To repeat, a Warner Bros. spokesperson said yesterday that the current poster is a teaser, and that another piece of Arthur art (possibly to feature Gerwig) will be seen down the road. But the fact remains that for the time being, Warner Bros. marketing has (a) kept the romantic female lead off the poster and (b) shown the secondary female lead (i.e., Jennifer Garner) instead, obviously because her name means something to Eloi ticket buyers while Gerwig’s means zip. Unless Jared Stern’s rewrite of Baynham’s script has switched things around entirely (which is highly unlikely), this is a deliberate hoodwink maneuver as far as your average ticket-buyer is concerned. I’m not saying a major studio hasn’t done this before, but I can’t think of any examples.
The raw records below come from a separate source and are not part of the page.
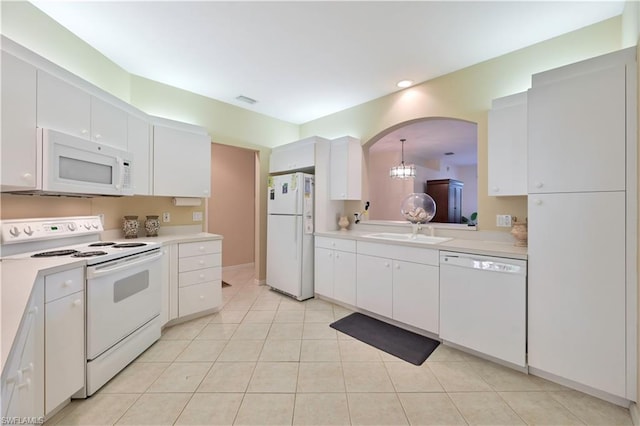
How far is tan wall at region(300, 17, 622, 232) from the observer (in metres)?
2.16

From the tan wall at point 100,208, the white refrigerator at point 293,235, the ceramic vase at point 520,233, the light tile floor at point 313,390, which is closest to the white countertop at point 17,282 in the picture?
the tan wall at point 100,208

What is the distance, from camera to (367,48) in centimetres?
247

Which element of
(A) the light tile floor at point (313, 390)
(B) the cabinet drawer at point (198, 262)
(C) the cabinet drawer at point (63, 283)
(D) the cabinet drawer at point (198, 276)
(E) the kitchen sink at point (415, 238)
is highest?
(E) the kitchen sink at point (415, 238)

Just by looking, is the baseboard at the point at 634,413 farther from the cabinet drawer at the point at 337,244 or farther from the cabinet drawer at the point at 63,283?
the cabinet drawer at the point at 63,283

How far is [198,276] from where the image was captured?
2.85 m

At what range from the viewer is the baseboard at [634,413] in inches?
57.3

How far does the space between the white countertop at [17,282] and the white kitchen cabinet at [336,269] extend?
7.74 ft

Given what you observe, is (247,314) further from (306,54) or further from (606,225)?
(606,225)

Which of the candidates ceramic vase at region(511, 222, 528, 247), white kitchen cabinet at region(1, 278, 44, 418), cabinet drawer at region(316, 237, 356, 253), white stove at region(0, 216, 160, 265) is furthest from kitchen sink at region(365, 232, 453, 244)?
white kitchen cabinet at region(1, 278, 44, 418)

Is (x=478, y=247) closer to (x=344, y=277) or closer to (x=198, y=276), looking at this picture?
(x=344, y=277)

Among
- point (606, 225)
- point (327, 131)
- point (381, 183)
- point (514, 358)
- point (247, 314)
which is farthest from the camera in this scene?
point (381, 183)

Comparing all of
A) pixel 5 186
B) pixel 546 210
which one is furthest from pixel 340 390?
pixel 5 186

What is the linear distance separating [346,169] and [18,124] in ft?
9.70

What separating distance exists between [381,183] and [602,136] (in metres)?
4.81
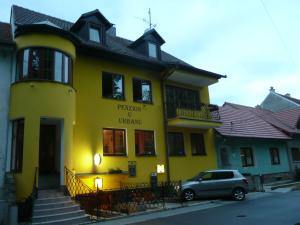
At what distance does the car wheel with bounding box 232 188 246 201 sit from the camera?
17.0 metres

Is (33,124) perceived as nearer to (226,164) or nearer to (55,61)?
(55,61)

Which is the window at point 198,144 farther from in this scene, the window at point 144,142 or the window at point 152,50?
the window at point 152,50

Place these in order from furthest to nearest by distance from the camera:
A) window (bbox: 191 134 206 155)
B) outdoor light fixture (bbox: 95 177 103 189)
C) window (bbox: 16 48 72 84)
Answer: window (bbox: 191 134 206 155) < outdoor light fixture (bbox: 95 177 103 189) < window (bbox: 16 48 72 84)

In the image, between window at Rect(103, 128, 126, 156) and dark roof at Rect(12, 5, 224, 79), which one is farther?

The teaser trailer pretty much eliminates Gerwig also. She’s seen in two brief cuts early on, and has one line (“Who are you people?”). The basic impression is that Arthur is a three-way relationship story between Russell Brand, Helen Mirren and Garner.
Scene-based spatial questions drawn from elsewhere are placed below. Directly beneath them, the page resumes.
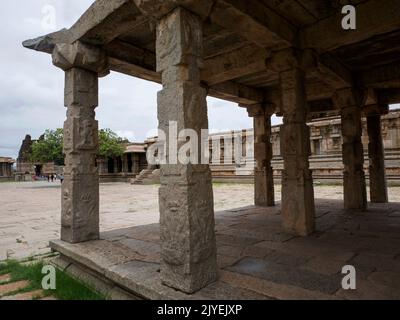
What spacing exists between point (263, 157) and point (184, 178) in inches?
246

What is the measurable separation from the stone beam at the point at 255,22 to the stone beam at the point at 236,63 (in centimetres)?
57

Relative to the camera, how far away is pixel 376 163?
29.4 feet

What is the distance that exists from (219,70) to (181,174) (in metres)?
4.09

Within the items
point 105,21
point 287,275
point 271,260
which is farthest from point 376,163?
point 105,21

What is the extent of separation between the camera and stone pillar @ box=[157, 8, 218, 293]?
2787 mm

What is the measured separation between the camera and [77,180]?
185 inches

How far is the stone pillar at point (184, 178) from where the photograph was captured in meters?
2.79

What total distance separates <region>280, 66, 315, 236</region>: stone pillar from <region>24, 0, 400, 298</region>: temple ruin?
0.02m

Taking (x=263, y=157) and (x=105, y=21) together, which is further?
(x=263, y=157)

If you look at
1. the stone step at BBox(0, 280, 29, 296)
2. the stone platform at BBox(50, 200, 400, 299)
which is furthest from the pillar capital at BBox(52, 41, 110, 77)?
the stone step at BBox(0, 280, 29, 296)

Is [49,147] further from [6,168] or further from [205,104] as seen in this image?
[205,104]

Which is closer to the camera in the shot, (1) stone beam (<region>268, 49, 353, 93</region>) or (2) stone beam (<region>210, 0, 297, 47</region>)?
(2) stone beam (<region>210, 0, 297, 47</region>)

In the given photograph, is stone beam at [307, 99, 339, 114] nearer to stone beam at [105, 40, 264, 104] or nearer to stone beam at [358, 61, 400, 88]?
stone beam at [358, 61, 400, 88]
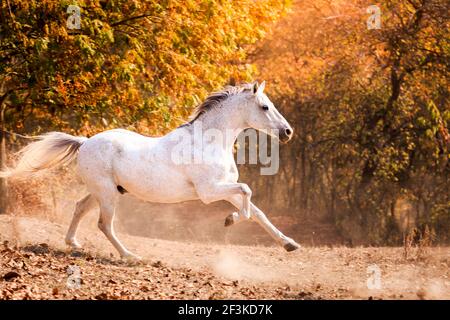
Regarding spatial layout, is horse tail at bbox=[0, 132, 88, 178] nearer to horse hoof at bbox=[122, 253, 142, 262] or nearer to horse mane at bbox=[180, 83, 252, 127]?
horse hoof at bbox=[122, 253, 142, 262]

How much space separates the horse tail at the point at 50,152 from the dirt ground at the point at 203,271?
3.58 ft

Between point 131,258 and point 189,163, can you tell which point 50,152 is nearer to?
point 131,258

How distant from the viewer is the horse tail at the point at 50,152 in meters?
10.3

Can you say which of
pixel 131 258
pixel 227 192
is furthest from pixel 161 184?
pixel 131 258

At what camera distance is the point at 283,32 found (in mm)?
21125

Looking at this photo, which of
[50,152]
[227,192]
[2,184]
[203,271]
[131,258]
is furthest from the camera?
[2,184]

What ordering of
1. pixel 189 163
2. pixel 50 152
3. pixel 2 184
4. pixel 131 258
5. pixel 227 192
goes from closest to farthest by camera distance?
1. pixel 227 192
2. pixel 189 163
3. pixel 131 258
4. pixel 50 152
5. pixel 2 184

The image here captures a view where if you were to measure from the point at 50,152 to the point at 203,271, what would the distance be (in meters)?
2.68

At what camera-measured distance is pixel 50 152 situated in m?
10.3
Gerwig will almost certainly benefit from Arthur, as any lead actress in any half-decent, studio-funded romantic comedy would. (For what it’s worth, Baynham’s script is spirited and funny-dopey — not a half-bad “read.”) But marketing-wise she’s definitely being shafted as we speak.
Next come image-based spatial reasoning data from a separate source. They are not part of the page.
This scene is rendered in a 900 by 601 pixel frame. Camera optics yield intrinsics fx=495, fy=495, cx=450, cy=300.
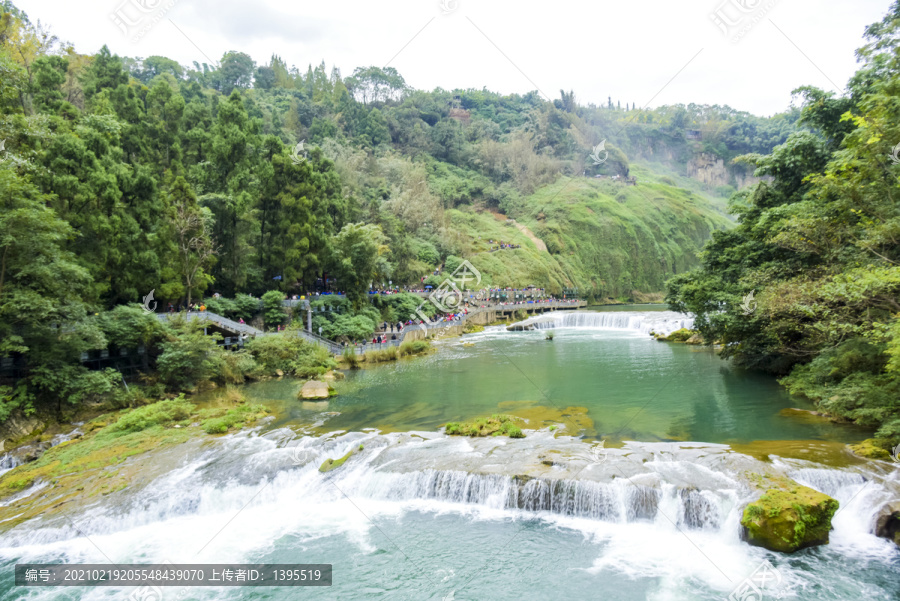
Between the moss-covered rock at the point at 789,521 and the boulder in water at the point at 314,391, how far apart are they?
14.6 metres

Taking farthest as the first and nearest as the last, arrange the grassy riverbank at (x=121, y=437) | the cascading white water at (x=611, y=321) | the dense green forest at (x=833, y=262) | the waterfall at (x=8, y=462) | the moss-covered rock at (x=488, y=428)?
1. the cascading white water at (x=611, y=321)
2. the moss-covered rock at (x=488, y=428)
3. the waterfall at (x=8, y=462)
4. the dense green forest at (x=833, y=262)
5. the grassy riverbank at (x=121, y=437)

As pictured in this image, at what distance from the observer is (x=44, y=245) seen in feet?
51.6

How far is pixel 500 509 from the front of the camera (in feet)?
35.9

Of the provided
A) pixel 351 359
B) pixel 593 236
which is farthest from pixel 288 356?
pixel 593 236

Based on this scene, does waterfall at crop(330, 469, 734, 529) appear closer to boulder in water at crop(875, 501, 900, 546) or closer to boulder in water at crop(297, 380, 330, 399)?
boulder in water at crop(875, 501, 900, 546)

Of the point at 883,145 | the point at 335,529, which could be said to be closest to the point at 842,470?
the point at 883,145

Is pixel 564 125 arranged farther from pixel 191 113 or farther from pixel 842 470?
pixel 842 470

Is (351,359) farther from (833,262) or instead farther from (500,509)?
(833,262)

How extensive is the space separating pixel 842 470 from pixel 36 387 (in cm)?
2236

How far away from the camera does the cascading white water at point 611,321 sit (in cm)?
3750

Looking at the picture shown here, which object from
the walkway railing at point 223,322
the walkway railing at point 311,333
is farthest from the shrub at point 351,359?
the walkway railing at point 223,322

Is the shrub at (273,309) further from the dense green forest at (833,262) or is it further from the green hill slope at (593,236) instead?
the green hill slope at (593,236)

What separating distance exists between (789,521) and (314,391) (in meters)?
15.6

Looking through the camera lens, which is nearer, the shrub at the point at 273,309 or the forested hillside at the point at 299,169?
the forested hillside at the point at 299,169
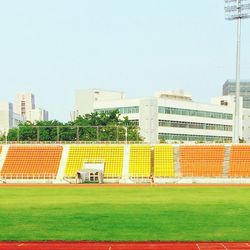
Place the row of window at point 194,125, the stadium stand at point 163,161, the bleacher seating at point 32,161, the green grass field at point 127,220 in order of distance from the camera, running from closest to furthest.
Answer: the green grass field at point 127,220
the stadium stand at point 163,161
the bleacher seating at point 32,161
the row of window at point 194,125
The Arthur poster is analagous, to use a fictitious example, to a poster of Warren Beatty‘s Heaven Can Wait showing Beatty (i.e., Joe Pendleton/Leo Farnsworth), Charles Grodin (as Tony Abbott, Farnsworth’s administrative assistant) and Dyan Cannon (as Farnsworth’s scheming and unfaithful wife)…but not Julie Christie‘s Betty Logan, the romantic female lead.
Or, if you need a parallel for a young actress just breaking in (as Gerwig is into the big-studio realm), it’s like a poster for Billy Wilder‘s Sabrina (’54) showing Humphrey Bogart, William Holden and Martha Hyer (who plays a romantic also-ran)…but not Audrey Hepburn.